In these three studies all showed improvements in cognition or at least a slowing of the rate of decline. Out of the three studies, insulin treatment is the most promising because it isn’t invasive, it is less time consuming and it shows larger improvements over time. A recent study published by the Alzheimer’s Association shows that by 2050 the total costs for AD will rise to $1,078 billion dollars. That staggering amount can be reduced to $631 billion if we can slow the progress or delay onset of AD by five years. (“Changing the trajectory of Alzheimer’s disease; A national imparative,” 2011) The insulin treatment has the best chance to achieve that goal.

 

 

 

References

Ballenger, J. F. (2006). Health politics of anguish. In Self, senility, and Alzheimer’s disease in modern America: A history. Baltimore, MD: Johns Hopkins University Press.

Bentwich, J., Dobronevsky, E., Aichenbaum, S., Shorer, R., & Peretz, R. (2011). Beneficial effect of repetitive transcranial magnetic stimulation combined with cognitive training for the treatment of Alzheimer’s disease: A proof of concept study. Dementias.
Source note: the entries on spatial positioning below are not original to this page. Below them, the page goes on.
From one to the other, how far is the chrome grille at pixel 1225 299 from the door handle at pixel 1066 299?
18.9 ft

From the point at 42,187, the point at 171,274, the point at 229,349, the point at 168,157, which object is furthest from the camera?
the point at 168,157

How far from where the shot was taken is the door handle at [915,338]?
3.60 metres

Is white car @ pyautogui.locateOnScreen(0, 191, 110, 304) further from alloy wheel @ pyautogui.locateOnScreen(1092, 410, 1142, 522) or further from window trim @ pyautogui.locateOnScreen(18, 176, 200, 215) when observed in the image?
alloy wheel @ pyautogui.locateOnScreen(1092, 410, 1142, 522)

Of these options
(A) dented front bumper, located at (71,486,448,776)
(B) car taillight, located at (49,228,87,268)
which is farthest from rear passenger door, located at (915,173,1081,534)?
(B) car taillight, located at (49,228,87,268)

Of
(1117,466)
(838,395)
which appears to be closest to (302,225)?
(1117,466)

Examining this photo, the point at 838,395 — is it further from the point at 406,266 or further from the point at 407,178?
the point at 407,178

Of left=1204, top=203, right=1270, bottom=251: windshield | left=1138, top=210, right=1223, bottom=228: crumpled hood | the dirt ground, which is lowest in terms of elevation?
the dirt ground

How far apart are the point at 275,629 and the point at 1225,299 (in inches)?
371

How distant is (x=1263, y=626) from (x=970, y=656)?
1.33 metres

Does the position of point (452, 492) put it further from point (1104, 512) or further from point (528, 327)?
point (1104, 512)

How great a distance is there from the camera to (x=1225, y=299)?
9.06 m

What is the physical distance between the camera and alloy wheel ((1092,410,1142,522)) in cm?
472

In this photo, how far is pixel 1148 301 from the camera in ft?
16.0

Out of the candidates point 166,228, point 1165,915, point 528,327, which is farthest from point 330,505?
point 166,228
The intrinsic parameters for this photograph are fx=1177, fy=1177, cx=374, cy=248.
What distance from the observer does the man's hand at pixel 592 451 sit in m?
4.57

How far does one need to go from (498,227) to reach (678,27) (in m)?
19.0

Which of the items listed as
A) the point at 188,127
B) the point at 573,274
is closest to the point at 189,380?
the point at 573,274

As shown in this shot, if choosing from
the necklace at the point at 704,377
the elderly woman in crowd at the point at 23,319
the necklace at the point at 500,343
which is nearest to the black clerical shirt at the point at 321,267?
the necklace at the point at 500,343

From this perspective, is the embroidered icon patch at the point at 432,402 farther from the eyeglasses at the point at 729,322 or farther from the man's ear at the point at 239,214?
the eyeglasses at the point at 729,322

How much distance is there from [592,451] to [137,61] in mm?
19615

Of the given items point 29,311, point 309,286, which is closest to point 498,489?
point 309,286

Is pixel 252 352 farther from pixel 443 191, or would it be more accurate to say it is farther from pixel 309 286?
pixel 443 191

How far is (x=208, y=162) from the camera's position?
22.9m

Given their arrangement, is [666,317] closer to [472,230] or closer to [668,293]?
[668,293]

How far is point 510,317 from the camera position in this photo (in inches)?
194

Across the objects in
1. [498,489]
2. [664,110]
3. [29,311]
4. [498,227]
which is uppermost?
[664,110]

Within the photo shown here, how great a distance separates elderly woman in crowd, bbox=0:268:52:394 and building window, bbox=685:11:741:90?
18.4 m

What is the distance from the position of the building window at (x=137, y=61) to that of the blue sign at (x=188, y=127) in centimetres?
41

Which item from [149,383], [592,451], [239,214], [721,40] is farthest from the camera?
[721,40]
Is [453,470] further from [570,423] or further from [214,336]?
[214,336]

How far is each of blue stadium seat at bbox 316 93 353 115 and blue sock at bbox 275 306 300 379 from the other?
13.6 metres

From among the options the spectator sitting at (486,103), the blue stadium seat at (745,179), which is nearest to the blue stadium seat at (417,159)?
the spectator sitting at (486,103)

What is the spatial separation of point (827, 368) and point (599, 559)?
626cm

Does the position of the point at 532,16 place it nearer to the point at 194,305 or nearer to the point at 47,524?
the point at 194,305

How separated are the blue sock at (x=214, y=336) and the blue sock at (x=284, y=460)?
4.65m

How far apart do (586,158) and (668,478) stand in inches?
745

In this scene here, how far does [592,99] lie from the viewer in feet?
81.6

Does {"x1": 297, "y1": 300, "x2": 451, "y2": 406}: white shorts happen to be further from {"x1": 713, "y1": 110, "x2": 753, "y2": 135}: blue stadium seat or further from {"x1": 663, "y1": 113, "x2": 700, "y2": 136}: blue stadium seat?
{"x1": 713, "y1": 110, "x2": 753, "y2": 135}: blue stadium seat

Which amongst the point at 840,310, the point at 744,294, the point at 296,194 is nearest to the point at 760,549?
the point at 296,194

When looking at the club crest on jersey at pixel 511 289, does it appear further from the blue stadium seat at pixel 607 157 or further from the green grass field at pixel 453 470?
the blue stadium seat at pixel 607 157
Changing the trajectory of Alzheimer’s disease; A national imperative. (2011). Alzheimer’s Association.

Craft, S., Baker, L. D., Montine, T. J., Minoshima, S., Watson, G. S., & Claxon, A. (2011). Intranasal insulin therapy for Alzheimer’s disease and Amnestic mild cognitive impairment. American Medical Association.

Laxton, A. W., Tang-Wai, D. F., Mary Pat McAndrews, Zumsteg, D., Wennberg, R., & Karen, R. (2010). A phase 1 trial of deep brain stimulation of memory circuits in Alzheimer’s disease. American Neurological Association.

Nordeen, J. (2004). Understanding the brain. The teaching company.